I'm wondering why this piece of code doesn't type-check:

{-# LANGUAGE ScopedTypeVariables, Rank2Types, RankNTypes #-}
{-# OPTIONS -fglasgow-exts #-}

module Main where

foo :: [forall a. a]
foo = [1]

ghc complains:

Could not deduce (Num a) from the context ()
  arising from the literal `1' at exist5.hs:7:7

Given that:

Prelude> :t 1
1 :: (Num t) => t
Prelude> 

it seems that the (Num t) context can't match the () context of arg. The point I can't understand is that since () is more general than (Num t), the latter should and inclusion of the former. Has this anything to do with lack of Haskell support for sub-typing?

Thank you for any comment on this.

Answer 1

You're not using existential quantification here. You're using rank N types.

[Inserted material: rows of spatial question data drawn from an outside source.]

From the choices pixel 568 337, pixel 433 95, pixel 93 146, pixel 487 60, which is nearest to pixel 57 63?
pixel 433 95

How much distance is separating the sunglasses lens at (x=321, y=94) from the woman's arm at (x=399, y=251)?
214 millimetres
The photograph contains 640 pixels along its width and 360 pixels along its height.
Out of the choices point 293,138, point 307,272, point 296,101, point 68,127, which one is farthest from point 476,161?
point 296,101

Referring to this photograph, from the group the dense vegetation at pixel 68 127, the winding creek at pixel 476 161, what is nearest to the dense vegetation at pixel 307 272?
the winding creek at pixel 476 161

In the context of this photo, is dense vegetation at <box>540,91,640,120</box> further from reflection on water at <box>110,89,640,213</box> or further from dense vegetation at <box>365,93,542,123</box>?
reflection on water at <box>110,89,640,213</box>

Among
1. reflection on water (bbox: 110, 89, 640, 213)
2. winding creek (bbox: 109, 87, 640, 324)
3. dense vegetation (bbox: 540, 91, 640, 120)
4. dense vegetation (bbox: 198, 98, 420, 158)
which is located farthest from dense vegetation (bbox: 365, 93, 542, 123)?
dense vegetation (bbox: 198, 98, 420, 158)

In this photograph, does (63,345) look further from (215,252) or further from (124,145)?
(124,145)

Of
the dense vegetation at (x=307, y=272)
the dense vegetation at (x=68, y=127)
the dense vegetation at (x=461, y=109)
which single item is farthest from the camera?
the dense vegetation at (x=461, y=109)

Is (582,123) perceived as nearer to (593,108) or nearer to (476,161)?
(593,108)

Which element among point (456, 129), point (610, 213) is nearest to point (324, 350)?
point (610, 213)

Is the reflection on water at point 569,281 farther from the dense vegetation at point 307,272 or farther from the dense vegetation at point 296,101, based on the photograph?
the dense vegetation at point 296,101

Here [forall a. a] means that every element must have every possible type (not any, every). So [undefined, undefined] would be a valid list of that type and that's basically it.

To expand on that a bit: if a list has type [forall a. a] that means that all the elements have type forall a. a. That means that any function that takes any kind of argument, can take an element of that list as argument. This is no longer true if you put in an element which has a more specific type than forall a. a, so you can't.

To get a list which can contain any type, you need to define your own list type with existential quantification. Like so:

data MyList = Nil | forall a. Cons a MyList
foo :: MyList
foo = Cons 1 Nil

Of course unless you restrain element types to at least instantiate Show, you can't do anything with a list of that type.